В Петербурге отец мой заметил, что Л. А. Перовский, в то время министр внутренних дел, хороший его знакомый и вместе с тем его начальник, как-то раздражителен и холоден с ним. Между прочими знакомыми отец был у приятеля деда моего, графа П. Д. Киселева, который имел репутацию очень либерального человека. Граф любил моего отца и принял его, как всегда, очень любезно; большею частью они беседовали по-французски. Вдруг граф говорит отцу:

-- А, мой милый Тучков, не знаю уже,-- красными или белыми чернилами записано ваше имя в черной книге, но что оно записано в ней, это факт.
-- Почему это? -- спросил отец.
-- Это верно,--продолжал граф, --но я не знаю, как вам это объяснить; одним словом, от вас за версту пахнет баррикадами. Да, друг мой, не следовало оставаться в Париже во время июньских дней.
-- Да ведь невозможно все предвидеть,-- возражал отец,-- когда началось восстание в предместье св. Антония, было уже поздно оставлять Париж. Счастье еще, что нас не расстреляли как русских агентов. У нас у всех были обыски на дому, и если бы у нас нашли русское золото, то наше положение было бы весьма плохо, потому что в газетах беспрестанно писали о русских агентах, которые будто бы с помощью русского золота подстрекали рабочих к восстанию; счастливая случайность спасла нас. За час до прихода полиции Герцен взял все наше золото, чтобы обменять его у Ротшильда, и оставил его у своей матери, жившей в другой улице и у которой не было обыска.

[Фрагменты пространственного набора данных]
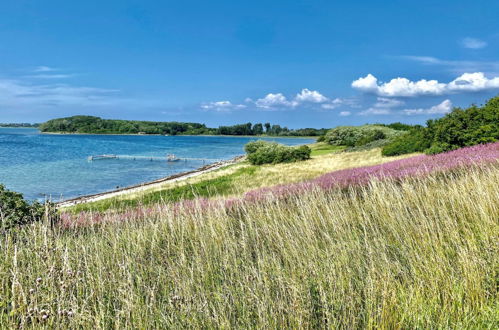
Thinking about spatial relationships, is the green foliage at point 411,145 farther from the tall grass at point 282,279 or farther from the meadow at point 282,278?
the tall grass at point 282,279

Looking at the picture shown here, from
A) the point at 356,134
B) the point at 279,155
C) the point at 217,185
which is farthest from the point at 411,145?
the point at 356,134

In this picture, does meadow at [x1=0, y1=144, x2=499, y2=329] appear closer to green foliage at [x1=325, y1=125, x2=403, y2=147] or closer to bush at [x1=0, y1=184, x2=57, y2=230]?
bush at [x1=0, y1=184, x2=57, y2=230]

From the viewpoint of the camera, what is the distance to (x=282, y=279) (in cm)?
335

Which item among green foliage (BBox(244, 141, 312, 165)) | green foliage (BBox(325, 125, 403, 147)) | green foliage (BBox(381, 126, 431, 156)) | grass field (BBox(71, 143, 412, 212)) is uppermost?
green foliage (BBox(325, 125, 403, 147))

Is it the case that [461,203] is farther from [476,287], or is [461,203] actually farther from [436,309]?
[436,309]

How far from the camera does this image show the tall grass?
2.76 meters

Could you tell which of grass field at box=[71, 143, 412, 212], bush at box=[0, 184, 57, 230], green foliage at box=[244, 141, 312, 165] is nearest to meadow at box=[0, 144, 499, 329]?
bush at box=[0, 184, 57, 230]

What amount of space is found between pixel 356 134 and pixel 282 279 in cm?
7039

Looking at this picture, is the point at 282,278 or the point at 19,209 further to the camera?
the point at 19,209

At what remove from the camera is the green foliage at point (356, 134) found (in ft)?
201

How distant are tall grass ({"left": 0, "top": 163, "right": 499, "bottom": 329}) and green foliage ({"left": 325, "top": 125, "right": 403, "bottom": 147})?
190 feet

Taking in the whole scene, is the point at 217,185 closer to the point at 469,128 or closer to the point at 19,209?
the point at 19,209

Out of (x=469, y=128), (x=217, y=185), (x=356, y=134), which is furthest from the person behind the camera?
(x=356, y=134)

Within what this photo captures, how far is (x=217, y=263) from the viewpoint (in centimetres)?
418
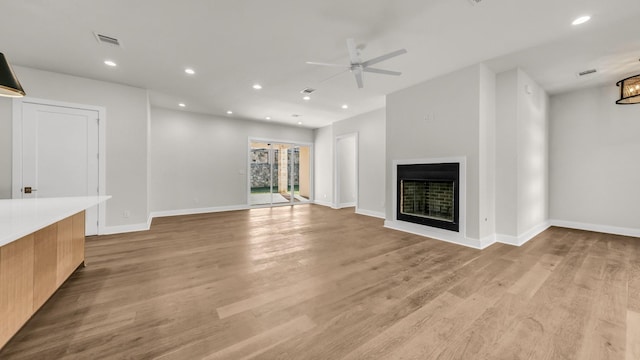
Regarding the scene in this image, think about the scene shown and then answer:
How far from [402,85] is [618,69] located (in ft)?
10.5

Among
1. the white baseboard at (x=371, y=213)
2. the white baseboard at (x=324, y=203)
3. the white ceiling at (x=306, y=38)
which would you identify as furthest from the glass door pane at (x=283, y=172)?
the white ceiling at (x=306, y=38)

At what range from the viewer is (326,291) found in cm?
223

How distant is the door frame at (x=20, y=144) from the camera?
3.64 metres

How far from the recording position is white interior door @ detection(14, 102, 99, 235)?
374cm

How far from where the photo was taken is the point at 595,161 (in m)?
4.52

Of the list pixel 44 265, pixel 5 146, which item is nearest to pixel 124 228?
pixel 5 146

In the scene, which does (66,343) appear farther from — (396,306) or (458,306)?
(458,306)

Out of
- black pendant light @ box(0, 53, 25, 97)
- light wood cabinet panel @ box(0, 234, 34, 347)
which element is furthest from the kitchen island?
black pendant light @ box(0, 53, 25, 97)

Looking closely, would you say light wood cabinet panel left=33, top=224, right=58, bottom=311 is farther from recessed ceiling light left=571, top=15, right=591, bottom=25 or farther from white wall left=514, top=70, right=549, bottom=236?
white wall left=514, top=70, right=549, bottom=236

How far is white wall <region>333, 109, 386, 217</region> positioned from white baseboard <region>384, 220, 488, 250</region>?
54.8 inches

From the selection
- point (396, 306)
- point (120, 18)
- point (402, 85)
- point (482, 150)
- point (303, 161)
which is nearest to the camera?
point (396, 306)

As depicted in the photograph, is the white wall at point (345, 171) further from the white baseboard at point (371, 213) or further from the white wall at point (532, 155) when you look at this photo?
the white wall at point (532, 155)

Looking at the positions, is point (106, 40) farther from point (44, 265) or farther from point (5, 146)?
point (44, 265)

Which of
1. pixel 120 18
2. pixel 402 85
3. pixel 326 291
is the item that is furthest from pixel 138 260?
pixel 402 85
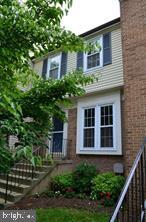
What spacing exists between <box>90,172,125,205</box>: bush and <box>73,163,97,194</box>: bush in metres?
0.34

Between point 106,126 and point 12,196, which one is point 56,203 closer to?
point 12,196

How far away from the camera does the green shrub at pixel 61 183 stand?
764 cm

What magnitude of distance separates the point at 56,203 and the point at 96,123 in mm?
4096

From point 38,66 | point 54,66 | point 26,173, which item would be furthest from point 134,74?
point 38,66

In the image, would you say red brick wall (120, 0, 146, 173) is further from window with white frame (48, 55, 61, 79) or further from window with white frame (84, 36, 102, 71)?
window with white frame (48, 55, 61, 79)

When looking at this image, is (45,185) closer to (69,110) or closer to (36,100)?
(69,110)

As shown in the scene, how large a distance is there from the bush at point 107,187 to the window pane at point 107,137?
1.69 m

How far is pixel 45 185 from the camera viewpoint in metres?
7.74

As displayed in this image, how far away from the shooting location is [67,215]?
5.10 metres

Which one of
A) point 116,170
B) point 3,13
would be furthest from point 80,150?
point 3,13

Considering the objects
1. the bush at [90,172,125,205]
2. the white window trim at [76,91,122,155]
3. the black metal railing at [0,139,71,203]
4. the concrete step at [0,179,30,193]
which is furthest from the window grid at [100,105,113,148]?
the concrete step at [0,179,30,193]

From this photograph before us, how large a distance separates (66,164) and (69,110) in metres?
2.86

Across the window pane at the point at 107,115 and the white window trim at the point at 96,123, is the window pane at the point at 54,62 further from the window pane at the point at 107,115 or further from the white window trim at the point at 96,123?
the window pane at the point at 107,115

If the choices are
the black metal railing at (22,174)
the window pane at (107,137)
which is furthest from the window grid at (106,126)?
the black metal railing at (22,174)
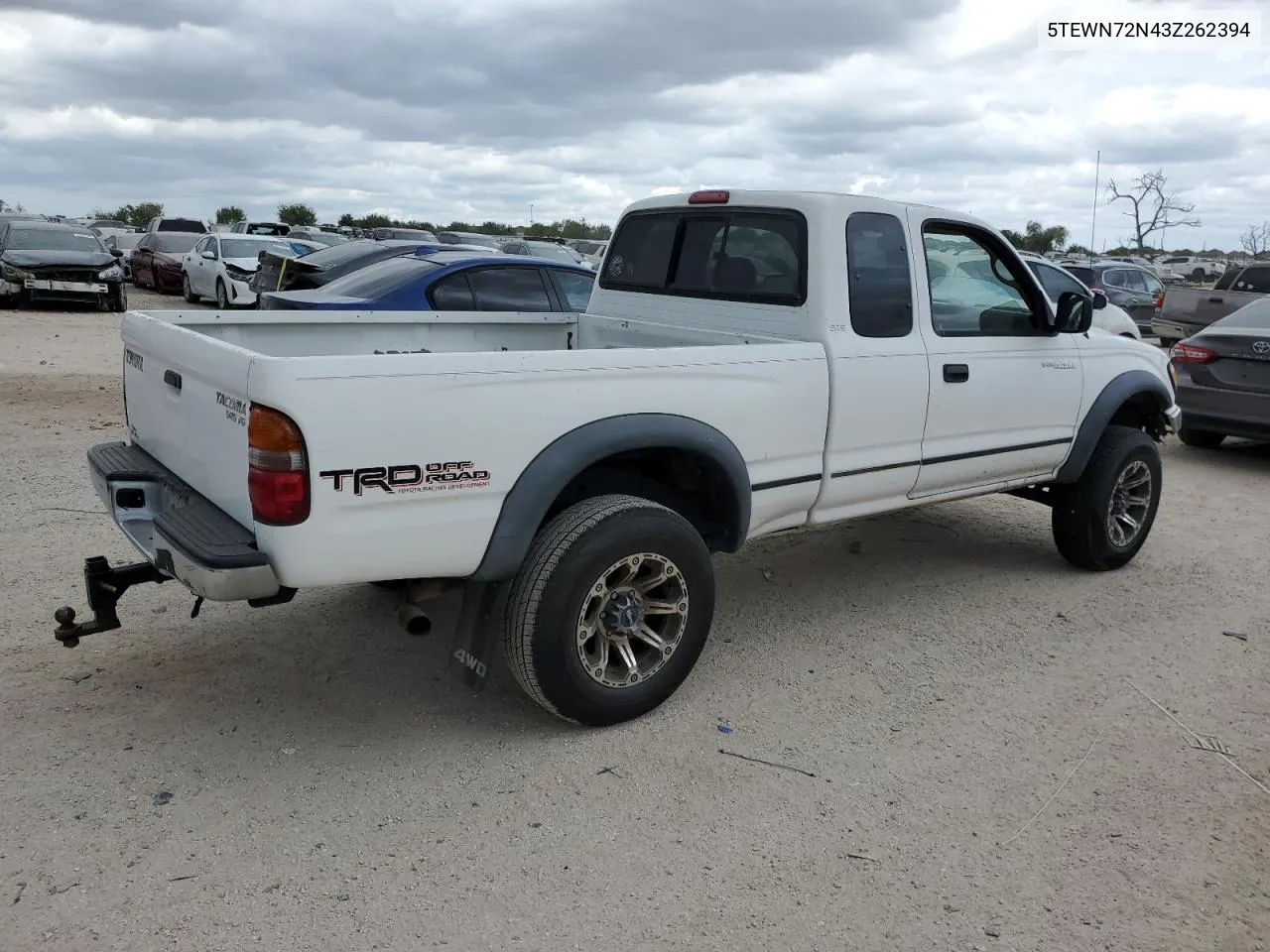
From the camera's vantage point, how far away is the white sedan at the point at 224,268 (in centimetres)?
1900

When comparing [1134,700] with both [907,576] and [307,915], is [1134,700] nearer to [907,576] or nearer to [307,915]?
[907,576]

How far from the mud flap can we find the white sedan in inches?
633

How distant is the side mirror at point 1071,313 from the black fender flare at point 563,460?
92.6 inches

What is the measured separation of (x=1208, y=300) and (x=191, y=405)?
15.1 m

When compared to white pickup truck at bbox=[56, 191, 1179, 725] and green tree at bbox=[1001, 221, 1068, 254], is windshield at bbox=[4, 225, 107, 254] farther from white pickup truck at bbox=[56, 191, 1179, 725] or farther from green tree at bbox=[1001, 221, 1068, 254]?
green tree at bbox=[1001, 221, 1068, 254]

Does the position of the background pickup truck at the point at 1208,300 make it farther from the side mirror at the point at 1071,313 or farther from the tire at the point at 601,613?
the tire at the point at 601,613

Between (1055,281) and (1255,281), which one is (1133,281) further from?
(1055,281)

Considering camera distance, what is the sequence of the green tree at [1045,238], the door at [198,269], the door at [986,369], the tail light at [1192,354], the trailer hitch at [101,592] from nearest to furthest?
the trailer hitch at [101,592]
the door at [986,369]
the tail light at [1192,354]
the door at [198,269]
the green tree at [1045,238]

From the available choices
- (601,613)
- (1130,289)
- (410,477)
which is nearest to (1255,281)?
(1130,289)

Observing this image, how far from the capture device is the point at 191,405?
3.72 meters

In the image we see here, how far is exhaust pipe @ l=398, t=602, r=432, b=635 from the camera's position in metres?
3.60

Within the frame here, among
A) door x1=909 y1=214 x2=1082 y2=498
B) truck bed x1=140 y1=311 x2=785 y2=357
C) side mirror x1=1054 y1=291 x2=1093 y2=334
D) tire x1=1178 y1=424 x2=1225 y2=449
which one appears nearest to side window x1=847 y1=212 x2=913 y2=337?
door x1=909 y1=214 x2=1082 y2=498

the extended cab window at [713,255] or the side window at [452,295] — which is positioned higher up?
the extended cab window at [713,255]

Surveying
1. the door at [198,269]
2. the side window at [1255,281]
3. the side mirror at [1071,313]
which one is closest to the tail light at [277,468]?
the side mirror at [1071,313]
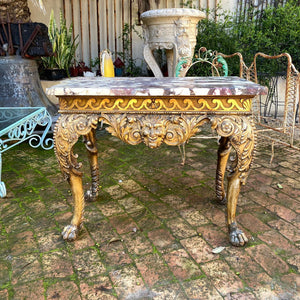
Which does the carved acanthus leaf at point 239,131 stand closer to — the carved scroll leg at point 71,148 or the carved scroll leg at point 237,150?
the carved scroll leg at point 237,150

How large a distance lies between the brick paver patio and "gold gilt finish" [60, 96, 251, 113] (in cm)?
88

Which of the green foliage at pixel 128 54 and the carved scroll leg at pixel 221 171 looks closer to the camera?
the carved scroll leg at pixel 221 171

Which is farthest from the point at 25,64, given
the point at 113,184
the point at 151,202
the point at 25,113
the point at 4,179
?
the point at 151,202

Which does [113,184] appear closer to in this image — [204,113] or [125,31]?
[204,113]

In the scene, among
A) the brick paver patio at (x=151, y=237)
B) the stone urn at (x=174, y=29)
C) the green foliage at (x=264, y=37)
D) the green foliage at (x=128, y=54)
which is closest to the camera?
the brick paver patio at (x=151, y=237)

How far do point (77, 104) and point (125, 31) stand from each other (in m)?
5.61

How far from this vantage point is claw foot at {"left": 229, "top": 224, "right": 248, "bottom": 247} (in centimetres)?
208

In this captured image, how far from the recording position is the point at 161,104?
6.20 feet

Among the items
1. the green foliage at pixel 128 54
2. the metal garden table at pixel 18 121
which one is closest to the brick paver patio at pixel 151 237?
the metal garden table at pixel 18 121

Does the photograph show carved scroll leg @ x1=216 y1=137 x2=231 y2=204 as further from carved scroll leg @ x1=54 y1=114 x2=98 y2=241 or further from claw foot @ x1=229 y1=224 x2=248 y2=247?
carved scroll leg @ x1=54 y1=114 x2=98 y2=241

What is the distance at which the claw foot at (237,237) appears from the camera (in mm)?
2076

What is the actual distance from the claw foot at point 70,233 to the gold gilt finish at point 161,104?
805 millimetres

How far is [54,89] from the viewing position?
183 centimetres

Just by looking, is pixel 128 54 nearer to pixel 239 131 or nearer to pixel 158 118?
pixel 158 118
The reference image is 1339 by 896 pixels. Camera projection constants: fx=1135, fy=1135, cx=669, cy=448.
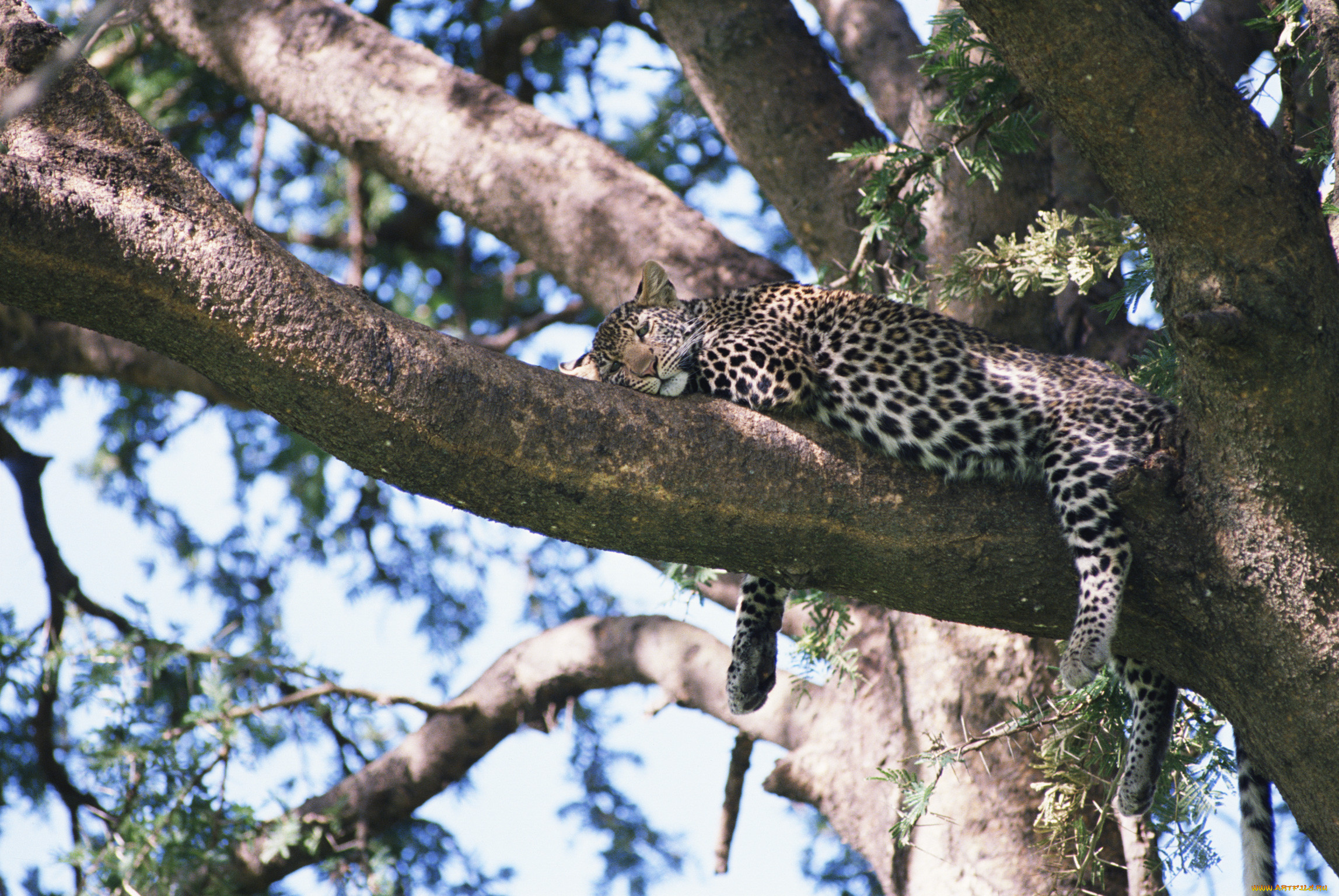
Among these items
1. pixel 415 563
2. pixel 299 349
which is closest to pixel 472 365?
pixel 299 349

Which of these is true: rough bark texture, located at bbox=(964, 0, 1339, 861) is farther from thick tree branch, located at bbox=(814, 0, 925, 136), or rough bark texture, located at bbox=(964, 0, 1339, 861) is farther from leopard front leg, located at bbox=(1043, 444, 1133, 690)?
thick tree branch, located at bbox=(814, 0, 925, 136)

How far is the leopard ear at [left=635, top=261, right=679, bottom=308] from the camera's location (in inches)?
210

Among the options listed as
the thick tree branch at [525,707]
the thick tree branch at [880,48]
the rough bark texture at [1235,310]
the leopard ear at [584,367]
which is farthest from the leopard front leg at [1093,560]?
the thick tree branch at [880,48]

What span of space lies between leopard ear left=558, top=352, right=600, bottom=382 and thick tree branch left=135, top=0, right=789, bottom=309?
3.85ft

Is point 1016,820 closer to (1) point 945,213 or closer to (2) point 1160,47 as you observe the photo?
(1) point 945,213

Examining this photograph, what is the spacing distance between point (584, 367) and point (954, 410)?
5.77 feet

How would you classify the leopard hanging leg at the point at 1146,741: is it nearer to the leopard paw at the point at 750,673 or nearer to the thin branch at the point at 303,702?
the leopard paw at the point at 750,673

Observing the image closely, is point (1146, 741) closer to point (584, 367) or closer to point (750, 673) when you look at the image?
point (750, 673)

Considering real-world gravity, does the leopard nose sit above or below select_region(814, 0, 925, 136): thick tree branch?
below

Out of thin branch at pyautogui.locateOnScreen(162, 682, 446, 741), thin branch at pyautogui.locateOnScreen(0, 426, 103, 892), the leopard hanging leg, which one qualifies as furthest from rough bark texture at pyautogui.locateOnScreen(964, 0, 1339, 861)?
thin branch at pyautogui.locateOnScreen(0, 426, 103, 892)

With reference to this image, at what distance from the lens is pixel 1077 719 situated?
4.43 m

(ЗАДАНИЯ)
a. На каком языке, согласно тексту о визите к графу П. Д. Киселеву, граф и Тучков большею частью беседовали?
b. Перепишите из записей всё, начиная со строки, содержащей «Considering real-world gravity, does», и до самого конца записей, включая обе границы.
Текст и записи между собой никак не связаны.

(ОТВЕТЫ К ЗАДАНИЯМ)
a. По-французски.

b.
Considering real-world gravity, does the leopard nose sit above or below select_region(814, 0, 925, 136): thick tree branch?
below

Out of thin branch at pyautogui.locateOnScreen(162, 682, 446, 741), thin branch at pyautogui.locateOnScreen(0, 426, 103, 892), the leopard hanging leg, which one qualifies as furthest from rough bark texture at pyautogui.locateOnScreen(964, 0, 1339, 861)?
thin branch at pyautogui.locateOnScreen(0, 426, 103, 892)

With reference to this image, at what distance from the lens is pixel 1077 719 situated?
4.43 m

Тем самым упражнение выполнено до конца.